People die. We die all the time. We know this. But recently several friends died over a period of a few weeks, and it seems… we must consider death.
In July, Mario Licón died, he was a poet from Mexico. Apart from writing his own poetry, he translated many contemporary Australian poets into Spanish. He had been an actor and a puppeteer, and because he was losing his sight (macular degeneration), he would recite his poetry from memory. This is always such a more powerful delivery than that provided by those of us who read our lines.
Mario was also a photographer, carpenter, cobbler, and potter, amongst other occupations in his 76 years. He reached that age a few days before he died, and posted in fb:
When I turned 25 I wanted only to get to 40, when I got there I was in Huejotzingo (in Puebla State, Mexico) with a group of puppeteers and eating mixiotes (meat wrapped in agave leaf, spiced, baked in a pit) and I only wanted to get to 50. When I got to 50, I was just back in Sydney from Barcelona and Karin and I, and I don’t remember who else, went to the Fishmarket to eat tiger prawns and drink beers Negra Modelo, and I quietly said to myself, I only want to get to 70. Today I’m six years past that point, and I only want to get to 97, and I know that when I get there, I will want to go to Isla Negra and live to 104, and visit Nicanor Parra’s tomb (if it’s still there), open a bottle of Castillo del Diablo, recite some of my verses, and some of don Nicanor’s, as well as some by a young poet whom I obviously haven’t met yet.
Salud! he concluded, cheers with Shiraz for Mahmud Darwish and for Hafiz, poets of the resistance and of love.
In August, Richard Barnard died. He was a musician, doctor, psychiatrist, lover of birds and grandchildren, enthusiast for life, for knowledge, for questions. He participated for many years with his wife Helen in an Italian class, where they were known as Riccardo and Elena. Of the two, he was the one who talked, she was the quiet supporter. He had been an opera singer in Europe, he practised psychiatry, he went bush, bird watching, he read fiction, non-fiction, science, history.
In September, Adrienne Leonard died, a few weeks before her 87th birthday. She was a physiotherapist, a Feldenkrais practitioner and teacher. She spoke Italian, having lived in Italy. We met when we visited detainees in the Villawood Detention Centre in the early days of the 21st century, days of “children overboard” and the Tampa ship fiasco. She was well loved by one particular Mandean family (three children with their parents), not least because they recorded her as the visitor who most visited them. When the family was released after three years in detention, Adrienne invited them to her home and gave a great welcome party.
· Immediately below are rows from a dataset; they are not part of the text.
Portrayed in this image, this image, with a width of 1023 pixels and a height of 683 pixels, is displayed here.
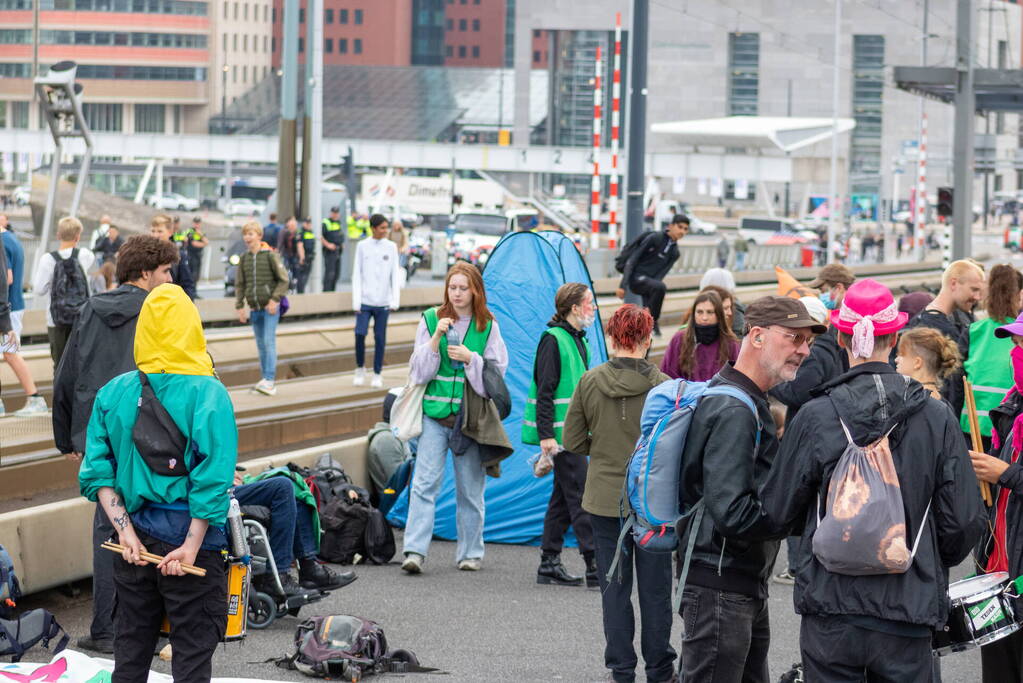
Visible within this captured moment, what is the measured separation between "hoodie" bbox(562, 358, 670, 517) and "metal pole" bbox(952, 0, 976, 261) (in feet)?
72.0

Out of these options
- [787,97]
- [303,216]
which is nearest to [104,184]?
[787,97]

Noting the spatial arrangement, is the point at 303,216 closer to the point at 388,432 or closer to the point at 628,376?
the point at 388,432

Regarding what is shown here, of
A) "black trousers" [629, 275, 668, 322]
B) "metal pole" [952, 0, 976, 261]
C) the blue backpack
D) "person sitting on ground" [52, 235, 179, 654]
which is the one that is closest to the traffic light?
"metal pole" [952, 0, 976, 261]

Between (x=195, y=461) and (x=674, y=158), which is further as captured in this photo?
(x=674, y=158)

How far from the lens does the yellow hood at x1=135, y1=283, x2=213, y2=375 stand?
4.99 metres

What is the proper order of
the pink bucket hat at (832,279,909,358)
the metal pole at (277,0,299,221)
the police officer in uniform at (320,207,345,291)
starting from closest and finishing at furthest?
the pink bucket hat at (832,279,909,358) → the metal pole at (277,0,299,221) → the police officer in uniform at (320,207,345,291)

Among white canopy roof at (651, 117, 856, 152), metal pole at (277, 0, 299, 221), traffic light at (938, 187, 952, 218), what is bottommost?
traffic light at (938, 187, 952, 218)

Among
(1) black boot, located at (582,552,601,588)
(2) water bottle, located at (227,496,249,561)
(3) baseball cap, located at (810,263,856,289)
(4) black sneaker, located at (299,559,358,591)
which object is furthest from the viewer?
(3) baseball cap, located at (810,263,856,289)

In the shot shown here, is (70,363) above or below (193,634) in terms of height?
above

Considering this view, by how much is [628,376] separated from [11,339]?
6.58m

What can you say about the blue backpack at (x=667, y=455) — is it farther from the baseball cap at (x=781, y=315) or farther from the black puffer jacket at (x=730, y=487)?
the baseball cap at (x=781, y=315)

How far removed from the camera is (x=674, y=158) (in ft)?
271

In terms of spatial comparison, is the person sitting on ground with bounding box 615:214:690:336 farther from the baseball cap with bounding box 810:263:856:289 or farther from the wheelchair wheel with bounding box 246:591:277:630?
the wheelchair wheel with bounding box 246:591:277:630

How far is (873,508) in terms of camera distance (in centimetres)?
407
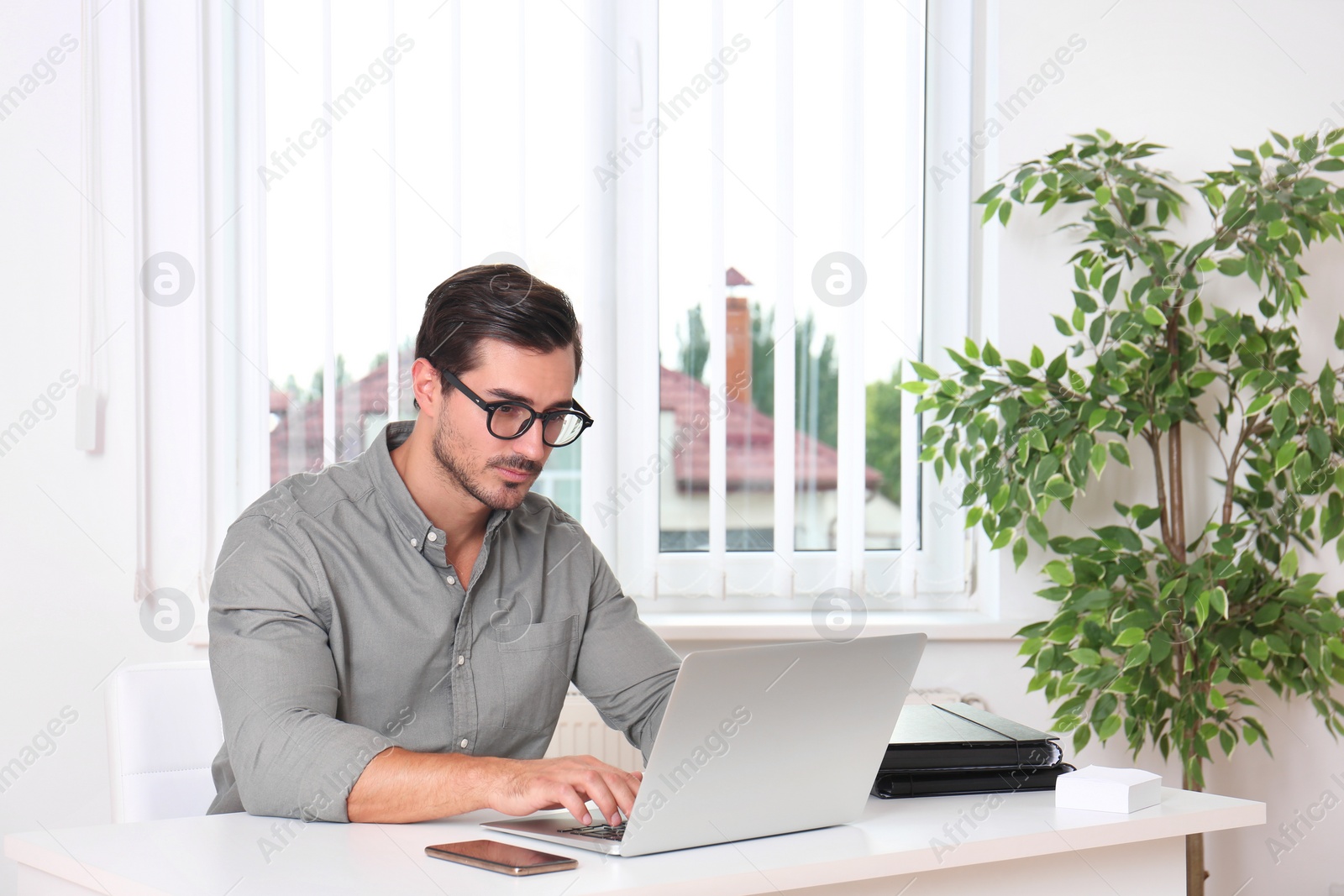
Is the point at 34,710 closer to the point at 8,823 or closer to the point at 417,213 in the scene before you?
the point at 8,823

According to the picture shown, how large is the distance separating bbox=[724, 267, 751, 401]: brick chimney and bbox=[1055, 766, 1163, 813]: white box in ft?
4.70

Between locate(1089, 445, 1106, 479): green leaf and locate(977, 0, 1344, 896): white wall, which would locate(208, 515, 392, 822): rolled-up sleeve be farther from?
locate(977, 0, 1344, 896): white wall

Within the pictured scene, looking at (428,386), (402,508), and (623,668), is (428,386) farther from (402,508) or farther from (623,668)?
(623,668)

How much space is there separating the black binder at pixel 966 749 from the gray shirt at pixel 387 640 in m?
0.42

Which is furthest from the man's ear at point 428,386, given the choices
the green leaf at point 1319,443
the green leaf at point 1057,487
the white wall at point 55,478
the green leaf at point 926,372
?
the green leaf at point 1319,443

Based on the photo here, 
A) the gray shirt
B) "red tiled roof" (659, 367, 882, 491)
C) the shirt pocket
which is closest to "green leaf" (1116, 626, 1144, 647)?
"red tiled roof" (659, 367, 882, 491)

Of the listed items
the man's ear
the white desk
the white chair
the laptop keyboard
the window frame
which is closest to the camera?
the white desk

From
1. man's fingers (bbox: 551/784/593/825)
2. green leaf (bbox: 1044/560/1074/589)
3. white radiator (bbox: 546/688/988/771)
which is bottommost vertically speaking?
white radiator (bbox: 546/688/988/771)

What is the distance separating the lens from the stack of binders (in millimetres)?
1475

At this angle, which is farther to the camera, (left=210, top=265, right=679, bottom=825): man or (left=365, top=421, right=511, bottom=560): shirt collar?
(left=365, top=421, right=511, bottom=560): shirt collar

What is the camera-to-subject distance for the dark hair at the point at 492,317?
1.71 metres

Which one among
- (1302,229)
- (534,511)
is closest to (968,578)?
(1302,229)

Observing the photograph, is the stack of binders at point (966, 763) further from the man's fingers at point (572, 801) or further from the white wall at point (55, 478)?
the white wall at point (55, 478)

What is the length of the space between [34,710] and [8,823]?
234mm
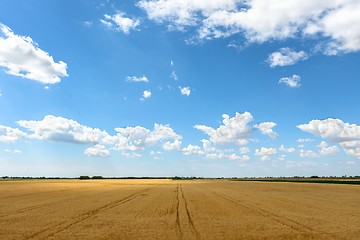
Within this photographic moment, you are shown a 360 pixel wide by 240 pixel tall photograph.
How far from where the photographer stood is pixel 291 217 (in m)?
21.2

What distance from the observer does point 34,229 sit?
16.3 m

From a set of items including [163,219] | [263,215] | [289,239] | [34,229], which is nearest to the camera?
[289,239]

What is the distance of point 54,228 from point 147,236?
15.3 ft

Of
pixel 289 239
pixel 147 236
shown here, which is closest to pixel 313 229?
pixel 289 239

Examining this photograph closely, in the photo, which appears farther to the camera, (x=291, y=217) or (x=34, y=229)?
(x=291, y=217)

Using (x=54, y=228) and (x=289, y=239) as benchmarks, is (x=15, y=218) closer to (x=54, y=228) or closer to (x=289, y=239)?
(x=54, y=228)

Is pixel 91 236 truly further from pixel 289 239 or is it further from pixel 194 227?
pixel 289 239

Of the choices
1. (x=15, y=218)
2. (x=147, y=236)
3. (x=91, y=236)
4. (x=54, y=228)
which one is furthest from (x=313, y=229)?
(x=15, y=218)

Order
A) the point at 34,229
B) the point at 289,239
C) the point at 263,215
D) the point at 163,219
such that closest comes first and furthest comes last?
the point at 289,239, the point at 34,229, the point at 163,219, the point at 263,215

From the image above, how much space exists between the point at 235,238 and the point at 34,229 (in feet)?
28.1

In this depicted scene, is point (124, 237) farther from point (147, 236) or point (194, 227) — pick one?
point (194, 227)

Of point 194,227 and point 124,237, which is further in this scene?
point 194,227

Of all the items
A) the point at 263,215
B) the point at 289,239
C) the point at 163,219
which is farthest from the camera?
the point at 263,215

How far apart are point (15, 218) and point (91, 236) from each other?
776 cm
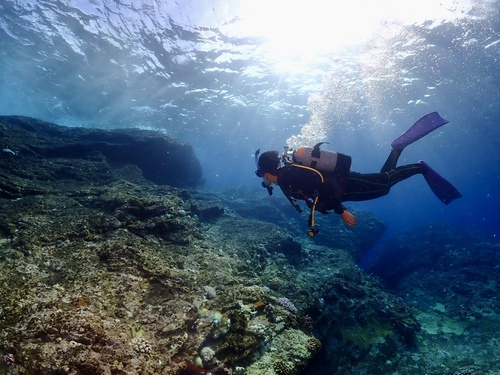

Sydney-based English teacher, singer and Italiano-phile Valerie Long died suddenly in Scotland. Film critic David Stratton died.
As I think of these five people who meant something to me, I think of the grief in Palestine, where each of more than 60,000 people killed there since October 2023 have their stories and those who miss them. I think of the 250 media workers, the 1,500 health workers, the 19,000 children among those dead. I cannot think broadly enough to encompass all of the death and displacement and destruction ongoing with the grief.
Because Mario was a poet, I assembled a wee zine of poem extracts for his grieving partner Karin, some in English, some in Spanish, with even a few words in German. Soon after, I came to the Brahms Requiem. Philharmonia Choirs director Brett Weymark says Brahms’ Requiem is somehow for the living, and he quotes Walt Whitman, “those who remain suffer…”
Because Mario was a cobbler, I remember the story of some shoes he made in 1987 for Camilla, musician and member of the visiting Women’s Circus in Tepoztlán, Morelos. Here is the poem I wrote about those shoes in 2019.
And what were those German words included in the zine for Karin?
Hiersein ist herrlich.
I’ve taken these words to mean: To be here, is wonderful. Karin told me that herrlich means something more sublime, more divine, than what we currently understand by our perhaps over-used word wonderful. Another translation: To be here at all is a glory.
We’ve reached another theme of which I cannot think broadly enough: Rainer Maria Rilke, The Duino Elegies.